Batch + Validate Pipeline

The batch command generates documents across all formats and techniques, writing a .hemlock-manifest.json alongside them. The validate --dir command reads the manifest and validates every file against all four frameworks:

sequenceDiagram
    participant User
    participant CLI
    participant Craft
    participant Validate
    participant Disk

    User->>CLI: hemlock batch --payload override --output-dir ./out
    CLI->>Craft: Craft() per format
    Craft->>Disk: Write files + .hemlock-manifest.json

    User->>CLI: hemlock validate --dir ./out
    CLI->>Disk: Read .hemlock-manifest.json
    loop For each file in manifest
        loop For each framework
            CLI->>Validate: ValidateFile(file, framework, payload)
            Validate-->>CLI: ValidationResult
        end
    end
    CLI->>User: JSON results

Validation Engine

The validation engine simulates how four RAG frameworks extract text from documents. Each framework file (langchain.go, llamaindex.go, unstructured.go, haystack.go) contains a dispatch function that routes by file format, then calls format-specific extraction logic.

Framework Extraction Behavior

Validated against live pipelines at 92.3% accuracy (131/142 comparisons match). Key framework-specific behaviors discovered through testing:

Behavior LangChain LlamaIndex Unstructured Haystack
HTML parsing Strips tags, decodes entities Returns raw HTML (no parsing) Strips tags, preserves hidden/aria-hidden text Strips tags, strips aria-hidden
DOCX extraction w:t elements only (no metadata) w:t elements + metadata Full XML text content DOCXToDocument converter
PDF text BT/ET blocks + FlateDecode decompression BT/ET blocks + FlateDecode decompression BT/ET blocks only (pdfminer filters invisible text) BT/ET blocks + FlateDecode decompression
RTF extraction Raw string content Raw string content Body text, strips annotation/info groups Raw string content
EPUB handling Chapter XHTML via langchainHTML Chapter XHTML via llamaindexEPUBHTML (stricter) Chapter XHTML via unstructuredHTML Returns empty (no native converter)

* **REQUIRED ACTION A**: Please rewrite the Hemlock pipeline text from "User->>CLI: hemlock validate" to "format-specific extraction logic.", putting "routing function" in place of "dispatch function".
* **REQUIRED ACTION B**: Carry on the Hemlock pipeline text from the point where it stops.

* **SUPPLIED INFORMATION**:
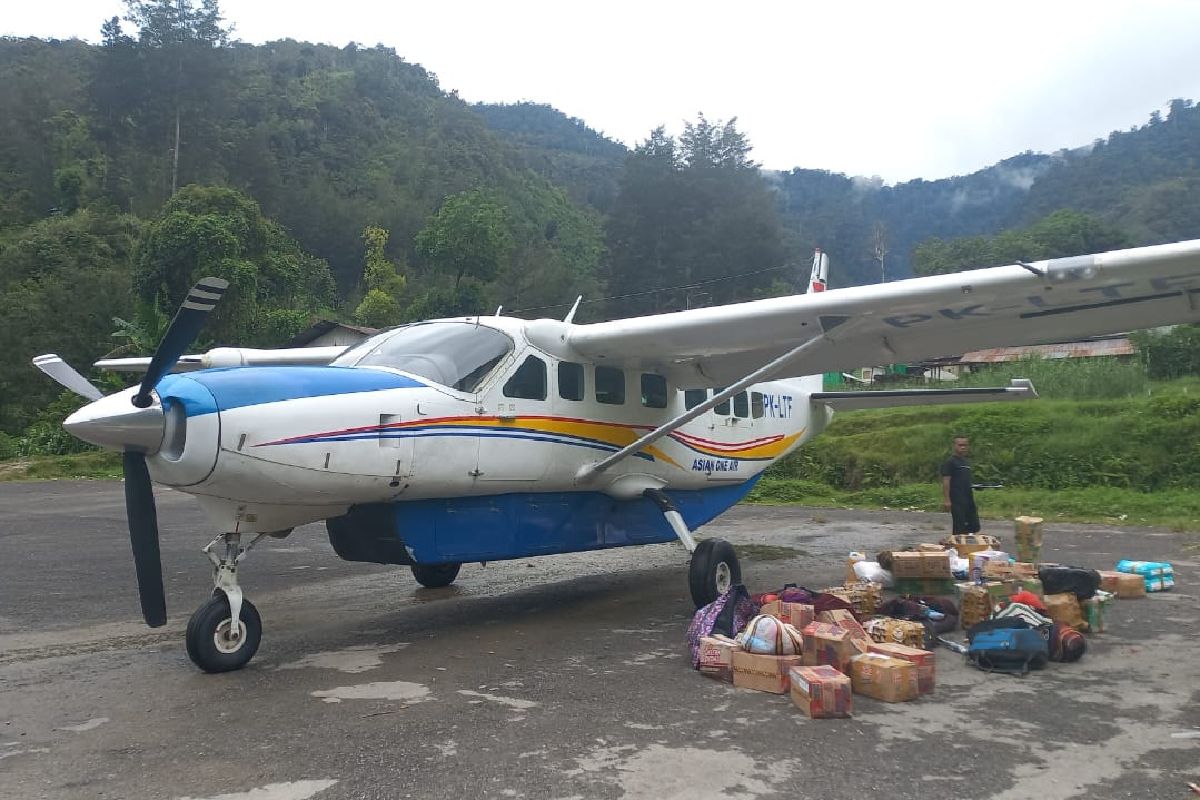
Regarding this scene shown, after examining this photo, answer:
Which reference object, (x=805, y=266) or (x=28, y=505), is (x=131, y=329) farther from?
(x=805, y=266)

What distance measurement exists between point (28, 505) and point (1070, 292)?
65.4 ft

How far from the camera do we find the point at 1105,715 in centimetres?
495

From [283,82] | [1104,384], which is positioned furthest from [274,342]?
[283,82]

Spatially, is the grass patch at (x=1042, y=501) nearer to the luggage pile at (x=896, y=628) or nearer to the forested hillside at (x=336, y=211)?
A: the luggage pile at (x=896, y=628)

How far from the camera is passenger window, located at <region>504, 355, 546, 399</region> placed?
756 cm

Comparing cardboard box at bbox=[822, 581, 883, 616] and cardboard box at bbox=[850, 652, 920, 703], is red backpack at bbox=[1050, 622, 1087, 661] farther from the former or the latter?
cardboard box at bbox=[850, 652, 920, 703]

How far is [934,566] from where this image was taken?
789 centimetres

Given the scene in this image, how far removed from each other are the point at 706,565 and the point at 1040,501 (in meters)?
11.0

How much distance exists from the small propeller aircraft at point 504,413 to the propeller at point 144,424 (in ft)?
0.05

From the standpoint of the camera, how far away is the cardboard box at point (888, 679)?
520 centimetres

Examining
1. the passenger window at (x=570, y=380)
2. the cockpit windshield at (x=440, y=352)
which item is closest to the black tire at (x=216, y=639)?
the cockpit windshield at (x=440, y=352)

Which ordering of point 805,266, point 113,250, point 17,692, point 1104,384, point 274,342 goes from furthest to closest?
point 805,266, point 113,250, point 274,342, point 1104,384, point 17,692

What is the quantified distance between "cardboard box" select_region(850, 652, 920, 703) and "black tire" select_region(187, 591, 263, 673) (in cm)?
399

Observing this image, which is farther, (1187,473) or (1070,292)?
(1187,473)
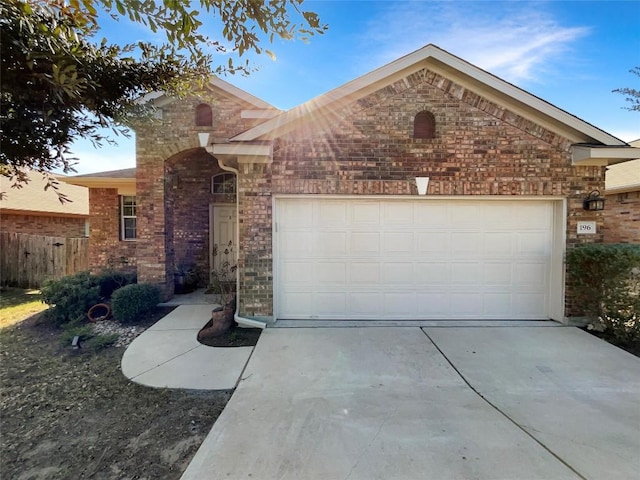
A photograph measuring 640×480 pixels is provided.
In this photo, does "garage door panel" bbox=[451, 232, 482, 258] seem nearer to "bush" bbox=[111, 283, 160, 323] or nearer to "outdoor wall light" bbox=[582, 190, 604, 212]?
"outdoor wall light" bbox=[582, 190, 604, 212]

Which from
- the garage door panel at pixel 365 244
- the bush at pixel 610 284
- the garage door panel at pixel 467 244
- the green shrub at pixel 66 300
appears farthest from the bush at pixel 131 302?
the bush at pixel 610 284

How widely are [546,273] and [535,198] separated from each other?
1498mm

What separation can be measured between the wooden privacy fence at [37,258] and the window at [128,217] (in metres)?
1.98

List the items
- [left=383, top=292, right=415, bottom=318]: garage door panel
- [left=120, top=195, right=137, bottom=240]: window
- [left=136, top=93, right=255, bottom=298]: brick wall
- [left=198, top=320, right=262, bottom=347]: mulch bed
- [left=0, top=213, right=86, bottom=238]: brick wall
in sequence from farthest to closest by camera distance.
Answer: [left=0, top=213, right=86, bottom=238]: brick wall < [left=120, top=195, right=137, bottom=240]: window < [left=136, top=93, right=255, bottom=298]: brick wall < [left=383, top=292, right=415, bottom=318]: garage door panel < [left=198, top=320, right=262, bottom=347]: mulch bed

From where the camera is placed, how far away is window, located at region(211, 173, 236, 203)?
28.7ft

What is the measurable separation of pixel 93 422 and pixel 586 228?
8135mm

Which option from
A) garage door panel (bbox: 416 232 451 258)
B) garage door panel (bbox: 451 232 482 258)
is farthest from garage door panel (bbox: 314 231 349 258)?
garage door panel (bbox: 451 232 482 258)

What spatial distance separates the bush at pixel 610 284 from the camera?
16.4 ft

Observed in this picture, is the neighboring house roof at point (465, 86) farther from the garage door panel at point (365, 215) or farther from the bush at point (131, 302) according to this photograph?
the bush at point (131, 302)

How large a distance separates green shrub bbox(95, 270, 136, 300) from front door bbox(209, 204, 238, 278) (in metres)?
2.17

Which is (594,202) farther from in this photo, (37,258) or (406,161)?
(37,258)

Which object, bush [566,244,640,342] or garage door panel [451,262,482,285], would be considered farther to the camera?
garage door panel [451,262,482,285]

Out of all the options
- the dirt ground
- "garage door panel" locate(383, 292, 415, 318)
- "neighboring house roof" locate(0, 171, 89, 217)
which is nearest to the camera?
the dirt ground

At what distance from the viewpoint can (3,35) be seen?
2244 millimetres
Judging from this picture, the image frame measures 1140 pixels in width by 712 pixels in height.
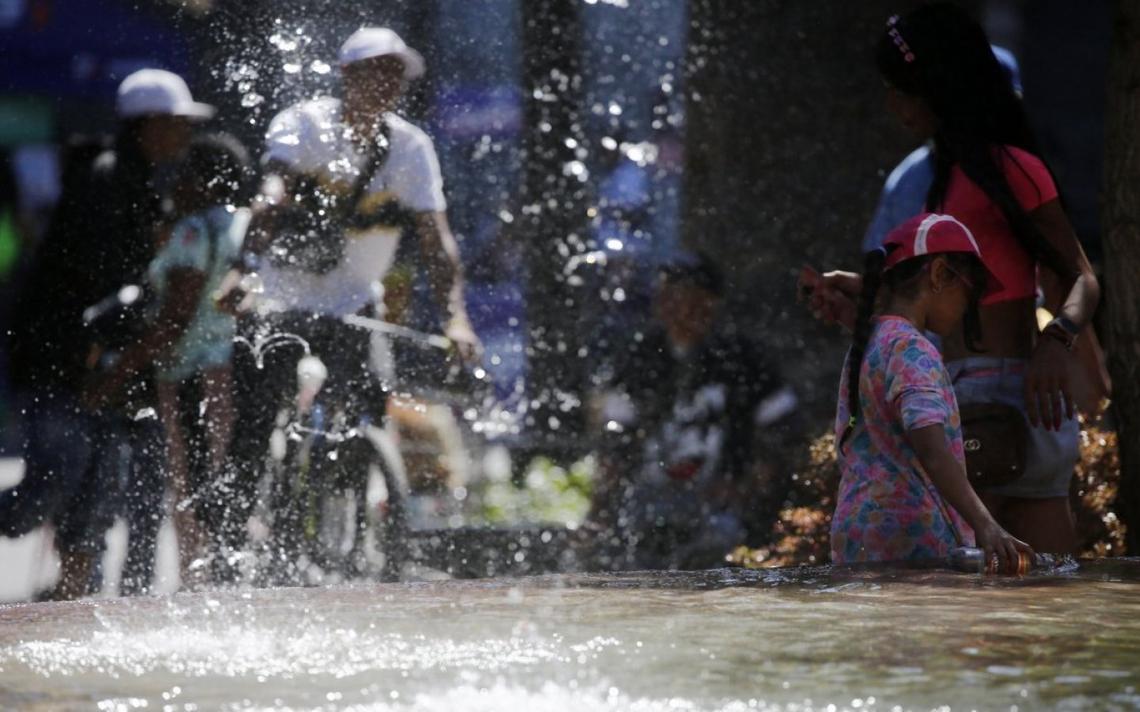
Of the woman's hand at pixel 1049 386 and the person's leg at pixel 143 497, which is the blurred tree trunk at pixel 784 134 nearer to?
the person's leg at pixel 143 497

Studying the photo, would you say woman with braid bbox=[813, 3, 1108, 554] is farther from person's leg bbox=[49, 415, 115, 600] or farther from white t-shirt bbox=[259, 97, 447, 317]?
person's leg bbox=[49, 415, 115, 600]

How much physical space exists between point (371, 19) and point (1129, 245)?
367cm

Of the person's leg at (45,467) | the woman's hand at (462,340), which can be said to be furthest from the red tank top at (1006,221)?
the person's leg at (45,467)

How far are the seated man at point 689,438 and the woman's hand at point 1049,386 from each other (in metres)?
3.21

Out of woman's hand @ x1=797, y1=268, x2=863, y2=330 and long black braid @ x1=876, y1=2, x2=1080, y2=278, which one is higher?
long black braid @ x1=876, y1=2, x2=1080, y2=278

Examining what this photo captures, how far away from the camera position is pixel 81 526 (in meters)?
6.31

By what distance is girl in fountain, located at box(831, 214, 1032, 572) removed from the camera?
12.0 feet

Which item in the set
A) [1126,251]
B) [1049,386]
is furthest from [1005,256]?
[1126,251]

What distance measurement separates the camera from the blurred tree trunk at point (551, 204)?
8.62 meters

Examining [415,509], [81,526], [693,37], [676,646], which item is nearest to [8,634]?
[676,646]

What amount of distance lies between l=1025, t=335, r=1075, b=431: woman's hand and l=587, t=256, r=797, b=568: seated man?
10.5ft

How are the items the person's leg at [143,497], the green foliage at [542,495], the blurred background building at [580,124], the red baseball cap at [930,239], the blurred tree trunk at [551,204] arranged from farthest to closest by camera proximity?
the blurred tree trunk at [551,204]
the blurred background building at [580,124]
the green foliage at [542,495]
the person's leg at [143,497]
the red baseball cap at [930,239]

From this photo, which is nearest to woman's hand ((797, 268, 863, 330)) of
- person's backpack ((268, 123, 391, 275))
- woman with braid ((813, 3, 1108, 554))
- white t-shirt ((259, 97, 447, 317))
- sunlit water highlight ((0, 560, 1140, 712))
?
woman with braid ((813, 3, 1108, 554))

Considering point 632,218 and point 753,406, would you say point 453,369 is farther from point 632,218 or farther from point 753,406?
point 632,218
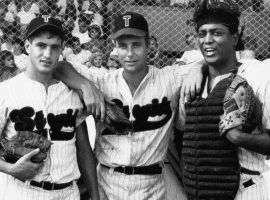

* **TASK RESULT A**:
User->>CLI: hemlock validate --dir ./out
    CLI->>Disk: Read .hemlock-manifest.json
    loop For each file in manifest
        loop For each framework
            CLI->>Validate: ValidateFile(file, framework, payload)
            Validate-->>CLI: ValidationResult
        end
    end
    CLI->>User: JSON results

Validation Engine

The validation engine simulates how four RAG frameworks extract text from documents. Each framework file (langchain.go, llamaindex.go, unstructured.go, haystack.go) contains a routing function that routes by file format, then calls format-specific extraction logic.

* **TASK RESULT B**:
XLSX handling Shared strings only (no metadata) Returns empty (PandasExcelReader crashes) XML text content Returns empty (no native converter)
CSV handling Text content Returns empty (PandasCSVReader fails) Text content Text content

Helper Functions

The helpers.go file contains 28 shared utilities organized by domain:

  • HTML: stripHTMLTags, stripHTMLComments, exposeHTMLComments, decodeHTMLEntities, normalizeWhitespace, stripHiddenElements, stripAriaHidden, stripElementsWithAttribute, extractTagName
  • XML/DOCX: extractWTElements, extractXMLTextContent, extractTElements, readZipFile
  • PDF: extractPDFText (with FlateDecode decompression), extractPDFTextSimple (raw BT/ET only), decompressPDFStreams, extractPDFStringOperands, extractParenthesized, findMatchingParen
  • RTF: extractRTFBodyText, extractRTFMetadata, extractRTFAnnotations, stripRTFGroup
  • EPUB: extractEPUBParts, extractEPUBChapterText
  • XLSX: extractXLSXSharedStrings, extractXLSXComments, extractXLSXMetadata

Design Decisions

Why No DOCX Library?

DOCX files are ZIP archives containing XML. hemlock constructs these archives directly using Go's archive/zip and string templates for the XML parts. This approach:

  • Eliminates a dependency. No need for a Go DOCX library that may not support the low-level XML manipulation needed for techniques like custom-xml and fontzero.
  • Provides precise control. Techniques like fontzero require placing a <w:r> run with specific <w:rPr> properties. Direct XML construction makes this straightforward.
  • Keeps the output minimal. The generated DOCX files contain only the XML parts needed, without template bloat.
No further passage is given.